[EXCERPT TO READ]:
^^^^^^^^

I have data in long format, and I'm trying to test each row against the mean of a certain grouping combination, in order to generate a new column with the conclusion from that test.
Example
In this toy example, I have data about 20 cars. Each car could be of one of three possible makers. We have mpg data for each car, measured 8 times: in the city or highway, in the morning or evening, during the winter or spring.
library(tidyr)
set.seed(2021)
df_id_and_makers <-
data.frame(id = 1:20,
maker = sample(c("toyota", "audi", "bmw"), size = 20, replace = TRUE))
df <- tidyr::expand_grid(df_id_and_makers,
road_type = c("city", "highway"),
time_of_day = c("morning", "evening"),
season = c("winter", "spring"))
df$mpg_val <- sample(15:40, size = nrow(df), replace = TRUE)
df
#> # A tibble: 160 x 6
#> id maker road_type time_of_day season mpg_val
#> <int> <chr> <chr> <chr> <chr> <int>
#> 1 1 bmw city morning winter 28
#> 2 1 bmw city morning spring 22
#> 3 1 bmw city evening winter 40
#> 4 1 bmw city evening spring 18
#> 5 1 bmw highway morning winter 19
#> 6 1 bmw highway morning spring 36
#> 7 1 bmw highway evening winter 30
#> 8 1 bmw highway evening spring 16
#> 9 2 audi city morning winter 33
#> 10 2 audi city morning spring 18
#> # ... with 150 more rows
Created on 2021-07-07 by the reprex package (v2.0.0)

^^^^^^^^

[EXTRACTED ENTRIES]:
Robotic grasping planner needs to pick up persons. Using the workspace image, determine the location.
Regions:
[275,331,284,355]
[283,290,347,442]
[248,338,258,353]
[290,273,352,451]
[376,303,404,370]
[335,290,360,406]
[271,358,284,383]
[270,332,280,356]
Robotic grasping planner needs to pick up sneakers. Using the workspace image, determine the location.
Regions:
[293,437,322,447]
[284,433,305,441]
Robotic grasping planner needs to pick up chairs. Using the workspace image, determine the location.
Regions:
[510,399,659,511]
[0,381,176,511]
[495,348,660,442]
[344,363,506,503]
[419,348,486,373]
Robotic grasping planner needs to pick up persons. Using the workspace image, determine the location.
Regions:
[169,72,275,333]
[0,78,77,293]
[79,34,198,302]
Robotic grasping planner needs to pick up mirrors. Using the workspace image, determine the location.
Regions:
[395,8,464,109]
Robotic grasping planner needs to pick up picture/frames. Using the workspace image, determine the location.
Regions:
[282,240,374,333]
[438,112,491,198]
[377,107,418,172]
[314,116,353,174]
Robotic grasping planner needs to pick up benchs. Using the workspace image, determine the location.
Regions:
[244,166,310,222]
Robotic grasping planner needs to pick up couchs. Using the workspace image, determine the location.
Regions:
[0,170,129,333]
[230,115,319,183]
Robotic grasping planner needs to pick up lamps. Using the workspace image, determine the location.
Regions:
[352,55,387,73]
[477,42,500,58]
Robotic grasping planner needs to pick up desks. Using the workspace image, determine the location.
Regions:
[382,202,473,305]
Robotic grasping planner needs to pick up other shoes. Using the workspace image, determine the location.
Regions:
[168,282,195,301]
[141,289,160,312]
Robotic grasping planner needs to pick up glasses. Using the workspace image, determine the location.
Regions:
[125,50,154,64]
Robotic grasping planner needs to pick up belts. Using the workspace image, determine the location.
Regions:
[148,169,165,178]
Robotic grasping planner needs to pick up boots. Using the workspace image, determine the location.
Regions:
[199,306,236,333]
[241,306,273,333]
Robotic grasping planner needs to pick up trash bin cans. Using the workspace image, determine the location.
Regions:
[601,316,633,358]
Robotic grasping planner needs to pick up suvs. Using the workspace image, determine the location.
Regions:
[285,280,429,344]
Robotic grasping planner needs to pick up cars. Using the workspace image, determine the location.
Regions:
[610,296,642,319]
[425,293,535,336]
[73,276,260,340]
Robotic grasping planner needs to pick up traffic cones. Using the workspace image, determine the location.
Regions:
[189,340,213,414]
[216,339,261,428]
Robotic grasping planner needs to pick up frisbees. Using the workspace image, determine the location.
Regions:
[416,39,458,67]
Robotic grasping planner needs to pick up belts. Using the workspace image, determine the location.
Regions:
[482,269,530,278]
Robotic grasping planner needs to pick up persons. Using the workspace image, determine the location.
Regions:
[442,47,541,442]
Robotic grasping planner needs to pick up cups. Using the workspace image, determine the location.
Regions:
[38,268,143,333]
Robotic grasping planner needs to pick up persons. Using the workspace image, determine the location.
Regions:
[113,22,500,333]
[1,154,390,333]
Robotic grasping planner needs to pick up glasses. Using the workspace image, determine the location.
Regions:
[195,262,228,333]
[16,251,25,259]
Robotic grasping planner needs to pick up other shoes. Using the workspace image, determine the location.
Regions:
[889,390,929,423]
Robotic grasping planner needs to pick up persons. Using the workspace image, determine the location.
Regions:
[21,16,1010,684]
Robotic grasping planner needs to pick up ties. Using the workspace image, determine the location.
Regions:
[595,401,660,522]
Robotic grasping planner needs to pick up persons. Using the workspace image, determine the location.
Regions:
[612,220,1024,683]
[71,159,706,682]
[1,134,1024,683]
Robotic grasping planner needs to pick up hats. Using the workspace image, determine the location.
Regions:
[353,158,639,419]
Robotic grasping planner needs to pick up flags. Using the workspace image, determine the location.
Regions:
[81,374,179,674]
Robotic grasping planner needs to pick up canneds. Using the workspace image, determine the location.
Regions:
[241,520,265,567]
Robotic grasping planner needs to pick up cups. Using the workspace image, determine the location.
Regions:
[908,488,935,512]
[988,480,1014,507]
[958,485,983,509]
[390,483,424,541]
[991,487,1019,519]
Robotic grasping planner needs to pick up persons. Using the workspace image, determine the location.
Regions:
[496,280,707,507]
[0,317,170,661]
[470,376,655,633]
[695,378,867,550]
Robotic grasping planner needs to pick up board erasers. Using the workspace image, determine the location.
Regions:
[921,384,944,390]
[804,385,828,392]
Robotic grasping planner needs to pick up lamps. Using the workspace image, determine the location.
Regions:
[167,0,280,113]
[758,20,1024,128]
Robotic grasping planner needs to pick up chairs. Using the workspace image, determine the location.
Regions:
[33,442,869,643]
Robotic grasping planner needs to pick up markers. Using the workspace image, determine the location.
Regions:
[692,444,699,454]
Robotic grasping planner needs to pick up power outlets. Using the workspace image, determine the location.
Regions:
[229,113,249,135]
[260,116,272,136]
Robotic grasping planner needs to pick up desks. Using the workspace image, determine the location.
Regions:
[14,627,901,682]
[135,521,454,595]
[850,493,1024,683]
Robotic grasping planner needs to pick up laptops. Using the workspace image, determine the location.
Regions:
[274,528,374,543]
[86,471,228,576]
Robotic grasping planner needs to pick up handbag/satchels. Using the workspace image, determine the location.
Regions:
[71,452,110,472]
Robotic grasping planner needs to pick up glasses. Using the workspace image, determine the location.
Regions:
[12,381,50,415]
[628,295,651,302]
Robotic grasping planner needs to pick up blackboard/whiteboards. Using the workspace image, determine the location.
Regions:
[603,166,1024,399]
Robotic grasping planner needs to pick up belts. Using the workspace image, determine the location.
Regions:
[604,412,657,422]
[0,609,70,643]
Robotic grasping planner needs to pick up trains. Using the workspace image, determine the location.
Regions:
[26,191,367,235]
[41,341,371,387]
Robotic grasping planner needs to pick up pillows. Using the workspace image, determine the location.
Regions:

^^^^^^^^

[WORK TO COMPLETE]:
(1) Reproduce the passage of the R question about car mpg data that opens with the words containing "I have data in" and closes with "nrow(df), replace = TRUE)".
(2) Carry on writing the R question about car mpg data, starting from the point where it stops.

[ANSWERS BY TASK]:
(1)
I have data in long format, and I'm trying to test each row against the mean of a certain grouping combination, in order to generate a new column with the conclusion from that test.
Example
In this toy example, I have data about 20 cars. Each car could be of one of three possible makers. We have mpg data for each car, measured 8 times: in the city or highway, in the morning or evening, during the winter or spring.
library(tidyr)
set.seed(2021)
df_id_and_makers <-
data.frame(id = 1:20,
maker = sample(c("toyota", "audi", "bmw"), size = 20, replace = TRUE))
df <- tidyr::expand_grid(df_id_and_makers,
road_type = c("city", "highway"),
time_of_day = c("morning", "evening"),
season = c("winter", "spring"))
df$mpg_val <- sample(15:40, size = nrow(df), replace = TRUE)

(2)
I want to analyze this data to test my hypothesis that mpg in city is larger than mpg in highway. To this end, I want to create a new column that tests whether the value in mpg_val when road_type is city is larger than the mean of mpg_val across rows where road_type is highway. Furthermore, I want to compare just among cars of the same makers.
So, for example, id = 1 is bmw, and therefore the new column I want to compute should test each value of mpg_val in rows where road_type == city (i.e., rows 1-4, but not 5-6), and see whether mpg_val is larger than mean(mpg_val) in rows where road_type == highway and maker == bmw.
Expected output
Here's the manual and dumb way of doing this. I'll show only how I do this for maker = bmw for the sake of demonstration.
library(dplyr)
# step 1 -- calculate the mean of `mpg_val` for `road_type = highway` and only across bmw
mean_bmw_highway_mpg <-
df %>%
filter(maker == "bmw",
road_type == "highway") %>%
pull(mpg_val) %>%
mean()
mean_bmw_highway_mpg
## [1] 26.22222
# step 2 -- compare each row where `maker = "bmw"` and `road_type = "city"` for its `mpg_val` against `mean_bmw_highway_mpg`
result_bmw_only <-
df %>%
mutate(is_mpg_city_larger_than_mpg_highway = case_when(maker != "bmw" ~ "not_relevant",
road_type != "city" ~ "not_relevant",
mpg_val > mean_bmw_highway_mpg ~ "yes",
TRUE ~ "no"))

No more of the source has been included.